_Your assignment_
Transcribe each record below word for word.

_Collection entries_
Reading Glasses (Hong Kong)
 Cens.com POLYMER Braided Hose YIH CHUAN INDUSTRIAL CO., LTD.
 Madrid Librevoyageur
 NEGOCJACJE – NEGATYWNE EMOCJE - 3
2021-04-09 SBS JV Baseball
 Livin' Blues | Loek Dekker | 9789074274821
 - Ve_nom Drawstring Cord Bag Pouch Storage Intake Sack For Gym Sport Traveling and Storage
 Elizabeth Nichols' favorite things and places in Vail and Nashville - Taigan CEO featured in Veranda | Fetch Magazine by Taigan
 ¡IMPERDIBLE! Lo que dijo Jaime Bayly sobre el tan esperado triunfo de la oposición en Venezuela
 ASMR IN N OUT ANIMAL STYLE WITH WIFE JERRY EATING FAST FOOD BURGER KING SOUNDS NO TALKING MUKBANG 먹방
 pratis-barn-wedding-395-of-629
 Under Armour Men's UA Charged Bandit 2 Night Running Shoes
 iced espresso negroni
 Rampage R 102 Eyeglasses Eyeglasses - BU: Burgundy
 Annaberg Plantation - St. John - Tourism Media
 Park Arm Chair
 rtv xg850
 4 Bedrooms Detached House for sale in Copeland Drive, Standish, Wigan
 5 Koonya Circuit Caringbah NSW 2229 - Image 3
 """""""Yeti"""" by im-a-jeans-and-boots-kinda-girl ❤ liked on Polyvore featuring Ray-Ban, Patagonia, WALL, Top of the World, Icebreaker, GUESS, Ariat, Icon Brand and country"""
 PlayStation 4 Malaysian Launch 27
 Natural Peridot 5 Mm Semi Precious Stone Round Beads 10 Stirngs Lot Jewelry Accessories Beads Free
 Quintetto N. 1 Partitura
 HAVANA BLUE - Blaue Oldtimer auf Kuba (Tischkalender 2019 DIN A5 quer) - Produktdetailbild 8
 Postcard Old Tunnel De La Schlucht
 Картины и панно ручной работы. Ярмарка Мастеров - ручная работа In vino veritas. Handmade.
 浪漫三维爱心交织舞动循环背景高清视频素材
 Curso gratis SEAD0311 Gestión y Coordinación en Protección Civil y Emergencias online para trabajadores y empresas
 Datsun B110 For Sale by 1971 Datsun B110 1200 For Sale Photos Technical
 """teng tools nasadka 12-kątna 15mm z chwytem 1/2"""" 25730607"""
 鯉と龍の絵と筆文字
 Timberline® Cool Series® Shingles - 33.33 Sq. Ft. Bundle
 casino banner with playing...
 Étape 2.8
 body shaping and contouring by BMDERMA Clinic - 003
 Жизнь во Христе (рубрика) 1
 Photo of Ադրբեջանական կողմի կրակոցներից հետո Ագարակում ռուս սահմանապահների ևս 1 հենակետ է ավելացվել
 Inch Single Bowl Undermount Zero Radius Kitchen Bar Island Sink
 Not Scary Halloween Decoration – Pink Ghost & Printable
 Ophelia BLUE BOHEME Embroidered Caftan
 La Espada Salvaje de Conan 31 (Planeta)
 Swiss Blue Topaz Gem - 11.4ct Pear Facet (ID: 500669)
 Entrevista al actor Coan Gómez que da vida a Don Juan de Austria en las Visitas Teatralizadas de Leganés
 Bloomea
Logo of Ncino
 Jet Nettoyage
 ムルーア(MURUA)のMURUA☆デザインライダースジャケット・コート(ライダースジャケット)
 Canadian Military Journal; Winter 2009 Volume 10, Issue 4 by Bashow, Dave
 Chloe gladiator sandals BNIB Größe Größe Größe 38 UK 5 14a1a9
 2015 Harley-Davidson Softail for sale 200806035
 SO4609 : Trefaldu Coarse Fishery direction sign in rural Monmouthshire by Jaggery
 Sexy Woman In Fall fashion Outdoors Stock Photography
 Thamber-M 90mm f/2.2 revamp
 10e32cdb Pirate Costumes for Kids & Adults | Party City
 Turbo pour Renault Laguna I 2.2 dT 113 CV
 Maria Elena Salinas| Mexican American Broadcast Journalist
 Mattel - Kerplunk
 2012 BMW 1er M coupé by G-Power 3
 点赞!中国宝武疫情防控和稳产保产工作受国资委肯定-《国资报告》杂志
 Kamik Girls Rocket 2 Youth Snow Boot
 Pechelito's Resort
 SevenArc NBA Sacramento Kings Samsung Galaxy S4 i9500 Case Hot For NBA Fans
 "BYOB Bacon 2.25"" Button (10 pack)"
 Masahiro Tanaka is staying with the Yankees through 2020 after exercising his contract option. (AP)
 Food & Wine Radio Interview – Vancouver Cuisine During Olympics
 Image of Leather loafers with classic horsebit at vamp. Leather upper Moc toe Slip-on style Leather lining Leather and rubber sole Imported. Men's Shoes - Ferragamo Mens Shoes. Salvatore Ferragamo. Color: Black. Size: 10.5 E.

_Expected answer_
Reading Glasses (Hong Kong)
 Cens.com POLYMER Braided Hose YIH CHUAN INDUSTRIAL CO., LTD.
 Madrid Librevoyageur
 NEGOCJACJE – NEGATYWNE EMOCJE - 3
2021-04-09 SBS JV Baseball
 Livin' Blues | Loek Dekker | 9789074274821
 - Ve_nom Drawstring Cord Bag Pouch Storage Intake Sack For Gym Sport Traveling and Storage
 Elizabeth Nichols' favorite things and places in Vail and Nashville - Taigan CEO featured in Veranda | Fetch Magazine by Taigan
 ¡IMPERDIBLE! Lo que dijo Jaime Bayly sobre el tan esperado triunfo de la oposición en Venezuela
 ASMR IN N OUT ANIMAL STYLE WITH WIFE JERRY EATING FAST FOOD BURGER KING SOUNDS NO TALKING MUKBANG 먹방
 pratis-barn-wedding-395-of-629
 Under Armour Men's UA Charged Bandit 2 Night Running Shoes
 iced espresso negroni
 Rampage R 102 Eyeglasses Eyeglasses - BU: Burgundy
 Annaberg Plantation - St. John - Tourism Media
 Park Arm Chair
 rtv xg850
 4 Bedrooms Detached House for sale in Copeland Drive, Standish, Wigan
 5 Koonya Circuit Caringbah NSW 2229 - Image 3
 """""""Yeti"""" by im-a-jeans-and-boots-kinda-girl ❤ liked on Polyvore featuring Ray-Ban, Patagonia, WALL, Top of the World, Icebreaker, GUESS, Ariat, Icon Brand and country"""
 PlayStation 4 Malaysian Launch 27
 Natural Peridot 5 Mm Semi Precious Stone Round Beads 10 Stirngs Lot Jewelry Accessories Beads Free
 Quintetto N. 1 Partitura
 HAVANA BLUE - Blaue Oldtimer auf Kuba (Tischkalender 2019 DIN A5 quer) - Produktdetailbild 8
 Postcard Old Tunnel De La Schlucht
 Картины и панно ручной работы. Ярмарка Мастеров - ручная работа In vino veritas. Handmade.
 浪漫三维爱心交织舞动循环背景高清视频素材
 Curso gratis SEAD0311 Gestión y Coordinación en Protección Civil y Emergencias online para trabajadores y empresas
 Datsun B110 For Sale by 1971 Datsun B110 1200 For Sale Photos Technical
 """teng tools nasadka 12-kątna 15mm z chwytem 1/2"""" 25730607"""
 鯉と龍の絵と筆文字
 Timberline® Cool Series® Shingles - 33.33 Sq. Ft. Bundle
 casino banner with playing...
 Étape 2.8
 body shaping and contouring by BMDERMA Clinic - 003
 Жизнь во Христе (рубрика) 1
 Photo of Ադրբեջանական կողմի կրակոցներից հետո Ագարակում ռուս սահմանապահների ևս 1 հենակետ է ավելացվել
 Inch Single Bowl Undermount Zero Radius Kitchen Bar Island Sink
 Not Scary Halloween Decoration – Pink Ghost & Printable
 Ophelia BLUE BOHEME Embroidered Caftan
 La Espada Salvaje de Conan 31 (Planeta)
 Swiss Blue Topaz Gem - 11.4ct Pear Facet (ID: 500669)
 Entrevista al actor Coan Gómez que da vida a Don Juan de Austria en las Visitas Teatralizadas de Leganés
 Bloomea
Logo of Ncino
 Jet Nettoyage
 ムルーア(MURUA)のMURUA☆デザインライダースジャケット・コート(ライダースジャケット)
 Canadian Military Journal; Winter 2009 Volume 10, Issue 4 by Bashow, Dave
 Chloe gladiator sandals BNIB Größe Größe Größe 38 UK 5 14a1a9
 2015 Harley-Davidson Softail for sale 200806035
 SO4609 : Trefaldu Coarse Fishery direction sign in rural Monmouthshire by Jaggery
 Sexy Woman In Fall fashion Outdoors Stock Photography
 Thamber-M 90mm f/2.2 revamp
 10e32cdb Pirate Costumes for Kids & Adults | Party City
 Turbo pour Renault Laguna I 2.2 dT 113 CV
 Maria Elena Salinas| Mexican American Broadcast Journalist
 Mattel - Kerplunk
 2012 BMW 1er M coupé by G-Power 3
 点赞!中国宝武疫情防控和稳产保产工作受国资委肯定-《国资报告》杂志
 Kamik Girls Rocket 2 Youth Snow Boot
 Pechelito's Resort
 SevenArc NBA Sacramento Kings Samsung Galaxy S4 i9500 Case Hot For NBA Fans
 "BYOB Bacon 2.25"" Button (10 pack)"
 Masahiro Tanaka is staying with the Yankees through 2020 after exercising his contract option. (AP)
 Food & Wine Radio Interview – Vancouver Cuisine During Olympics
 Image of Leather loafers with classic horsebit at vamp. Leather upper Moc toe Slip-on style Leather lining Leather and rubber sole Imported. Men's Shoes - Ferragamo Mens Shoes. Salvatore Ferragamo. Color: Black. Size: 10.5 E.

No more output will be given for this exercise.